Stewart had this to say: "I have been passionate about pets all my life and over the years have been fortunate to share my home with many dogs, cats and canaries. I understand why people consider their pets to be members of their family and am delighted to be offering a website, television programming and other content that celebrate that special relationship and help consumers to better care for and enjoy their pets."
Nestlé Purina and Purina ONE will be featured on the new website through proprietary content, a link to Purina ONE's website—www.purinaone.com—and through online advertisements. As part of its multimillion dollar agreement with MSLO, Nestlé Purina and Purina ONE also will be the subject of two special segments on upcoming episodes of The Martha Stewart Show. Stewart recently visited the St. Louis, Missouri, USA, headquarters of Nestlé Purina to film one of the segments.”

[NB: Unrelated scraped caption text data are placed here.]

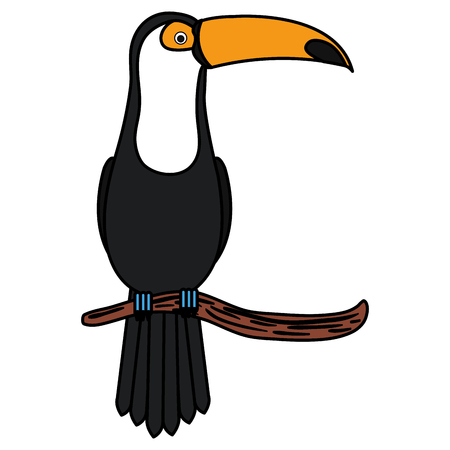 Toucan in branch tropical bird icon vector illustration design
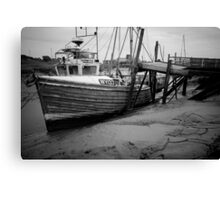 A Challenge, Gibraltar Point, Lincolnshire Canvas Print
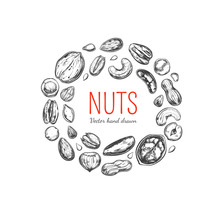 Nuts And Seeds Frame. Vector Hand Drawn Objects . Isolated On White. Modern Brushpen Calligraphy. Design Template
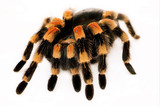 Mexican Red Knee Tarantula poster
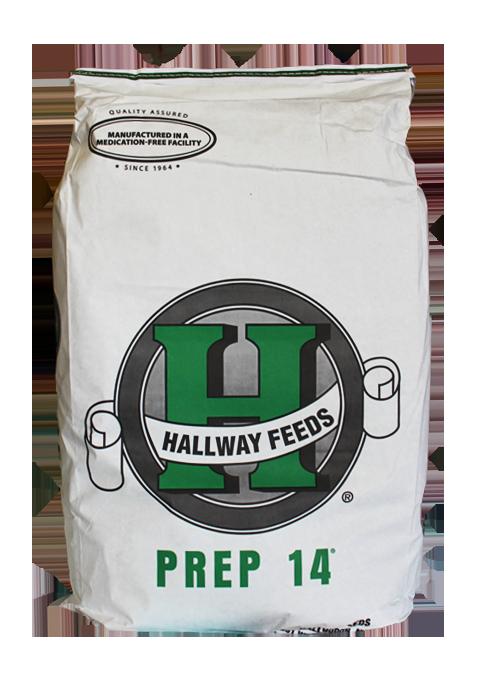 Prep 14 bag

So here you have it. Packaged Facts in my comment “Pet food recall: Have a disaster supercharge pet food sales” concluded that part of the latest revenue increases in the pet food industry had to do with “Celebrity branding is also becoming a bigger factor in the pet food category, with Ellen DeGeneres, Cesar Millan and Rachael Ray entering the market last year.”
My question is now, would and will you purchase pet nutrition just because it is endorsed by a Hollywood celebrity?
I would like to hope that you tell me “not really or definitely only after I have analyzed the products in further detail and came to the conclusion that I am doing the right thing for my pet”.
In nearest future I am going to take a closer look at some of these products and will share with you my conclusion whether or not they are worth the hype. Quite a long while ago, right when it happened, I recall taking a brief and first shot at Rachael’s food. I also remember throwing in a few comment lines here and there about celebrity endorsed pet nutrition, unfortunately not always too favorable. I am going to revisit this again, maybe things have changed. I am doubtful though and do have my own opinion when I hear about Martha’s sponsor. The bottom line is simple. As I had mentioned in “And just when did Rachael become a pet food expert?”, “Because, Ellen, let me tell you: Making it look good on the outside seems to be all what counts to the masses of super market shopping pet owners.”
Credit where credit is due, if the product is a healthy and good product, then it should be sold in great numbers. If a celebrity can help this cause and improve on it’s success, then go for it. But as I asked in the past of the star of home cooking: “Rachael: Just promise us one thing: Make sure it’s all healthy and good for our pets. I hate to see this turning into just another marketing gimmick. We got plenty of these in the pet food industry already. I plead: Don’t earn your bucks at the expense of our pets' well being.”
Because one statement made by PetFoodIndustry.com bothers me quite a bit and that is “Marketers have long sought to distract ….. the attention of potential customers who live in a world of ever increasing commercial bombardment” Sure, it relates to the rest of the marketing, the non celebrity enhanced one. But does it really only refer to the marketing or is there more behind it, like distract from the quality of the product?